**LIST OF TASKS**.
1) Print the stretch of the discussion of Botswana's film industry from "Kokorwe: It was" through "of Botswana abroad.".
2) In the discussion of Botswana's film industry, whom did the reunited Botswana Producers' Association meet?

___ PAGE ___

Kokorwe: Botswana only has a TV/ video industry. It needs a film industry. There has long been a hunger for films in Botswana; the reception for Moabi’s Hot Chillies [in Gaborone] showed that. But there is virtually no cinema distribution [outside Gaborone]. Government should investigate ways of introducing [video] cinemas across the country.  BTV is not enough. Lake a leaf from South Africa’s Film and Video Foundation, including funding for local films.

Kerr: What is the Botswana [Film] Producers’ Association?

Kokorwe: It was re-united this week, after being split in two factions, and met the deputy permanent secretary in the Ministry of Finance & Development Planning.

Ramsay: Government lacks any policy framework in which to fit assistance to the film industry. Such policy must promote the empowerment of people within Botswana, and the image of Botswana abroad.

___ DATA ___

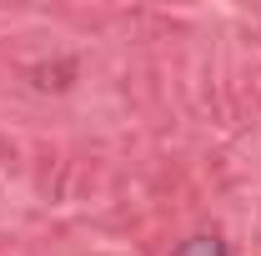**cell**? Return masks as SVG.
<instances>
[{"mask_svg":"<svg viewBox=\"0 0 261 256\" xmlns=\"http://www.w3.org/2000/svg\"><path fill=\"white\" fill-rule=\"evenodd\" d=\"M176 256H231V251H226L221 236H191V241L176 246Z\"/></svg>","mask_w":261,"mask_h":256,"instance_id":"1","label":"cell"}]
</instances>
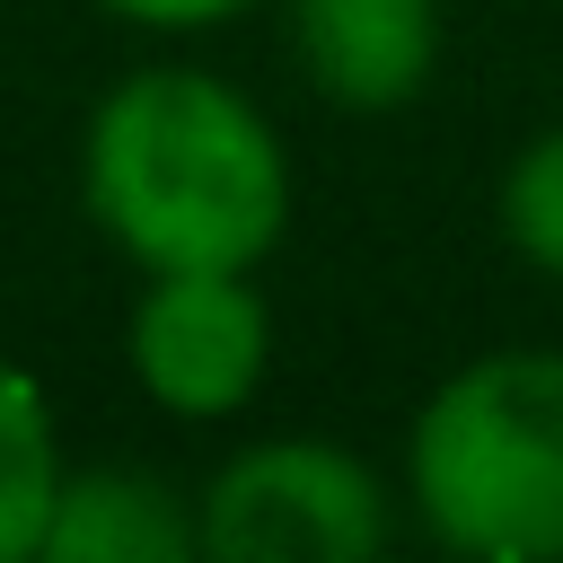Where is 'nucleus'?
<instances>
[{"instance_id":"nucleus-1","label":"nucleus","mask_w":563,"mask_h":563,"mask_svg":"<svg viewBox=\"0 0 563 563\" xmlns=\"http://www.w3.org/2000/svg\"><path fill=\"white\" fill-rule=\"evenodd\" d=\"M79 194L141 273H255L290 229V158L273 123L211 70L114 79L79 141Z\"/></svg>"},{"instance_id":"nucleus-2","label":"nucleus","mask_w":563,"mask_h":563,"mask_svg":"<svg viewBox=\"0 0 563 563\" xmlns=\"http://www.w3.org/2000/svg\"><path fill=\"white\" fill-rule=\"evenodd\" d=\"M413 519L475 563H563V352L510 343L449 369L405 431Z\"/></svg>"},{"instance_id":"nucleus-3","label":"nucleus","mask_w":563,"mask_h":563,"mask_svg":"<svg viewBox=\"0 0 563 563\" xmlns=\"http://www.w3.org/2000/svg\"><path fill=\"white\" fill-rule=\"evenodd\" d=\"M194 537L211 563H378L396 501L334 440H255L194 493Z\"/></svg>"},{"instance_id":"nucleus-4","label":"nucleus","mask_w":563,"mask_h":563,"mask_svg":"<svg viewBox=\"0 0 563 563\" xmlns=\"http://www.w3.org/2000/svg\"><path fill=\"white\" fill-rule=\"evenodd\" d=\"M123 361L158 413L220 422V413L255 405V387L273 369V308H264L255 273H229V264L150 273V290L132 299V325H123Z\"/></svg>"},{"instance_id":"nucleus-5","label":"nucleus","mask_w":563,"mask_h":563,"mask_svg":"<svg viewBox=\"0 0 563 563\" xmlns=\"http://www.w3.org/2000/svg\"><path fill=\"white\" fill-rule=\"evenodd\" d=\"M299 70L343 114H387L431 88L440 0H290Z\"/></svg>"},{"instance_id":"nucleus-6","label":"nucleus","mask_w":563,"mask_h":563,"mask_svg":"<svg viewBox=\"0 0 563 563\" xmlns=\"http://www.w3.org/2000/svg\"><path fill=\"white\" fill-rule=\"evenodd\" d=\"M202 554L194 501L150 466H62L35 563H185Z\"/></svg>"},{"instance_id":"nucleus-7","label":"nucleus","mask_w":563,"mask_h":563,"mask_svg":"<svg viewBox=\"0 0 563 563\" xmlns=\"http://www.w3.org/2000/svg\"><path fill=\"white\" fill-rule=\"evenodd\" d=\"M53 484H62V431H53V405H44V387L0 352V563H35Z\"/></svg>"},{"instance_id":"nucleus-8","label":"nucleus","mask_w":563,"mask_h":563,"mask_svg":"<svg viewBox=\"0 0 563 563\" xmlns=\"http://www.w3.org/2000/svg\"><path fill=\"white\" fill-rule=\"evenodd\" d=\"M501 238L563 282V123L528 132L519 158L501 167Z\"/></svg>"},{"instance_id":"nucleus-9","label":"nucleus","mask_w":563,"mask_h":563,"mask_svg":"<svg viewBox=\"0 0 563 563\" xmlns=\"http://www.w3.org/2000/svg\"><path fill=\"white\" fill-rule=\"evenodd\" d=\"M106 18H123V26H150V35H194V26H229V18H246L255 0H97Z\"/></svg>"}]
</instances>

___

**ANSWERS TO THE EXERCISE**.
1)
Kokorwe: It was re-united this week, after being split in two factions, and met the deputy permanent secretary in the Ministry of Finance & Development Planning.

Ramsay: Government lacks any policy framework in which to fit assistance to the film industry. Such policy must promote the empowerment of people within Botswana, and the image of Botswana abroad.

2) The deputy permanent secretary in the Ministry of Finance & Development Planning.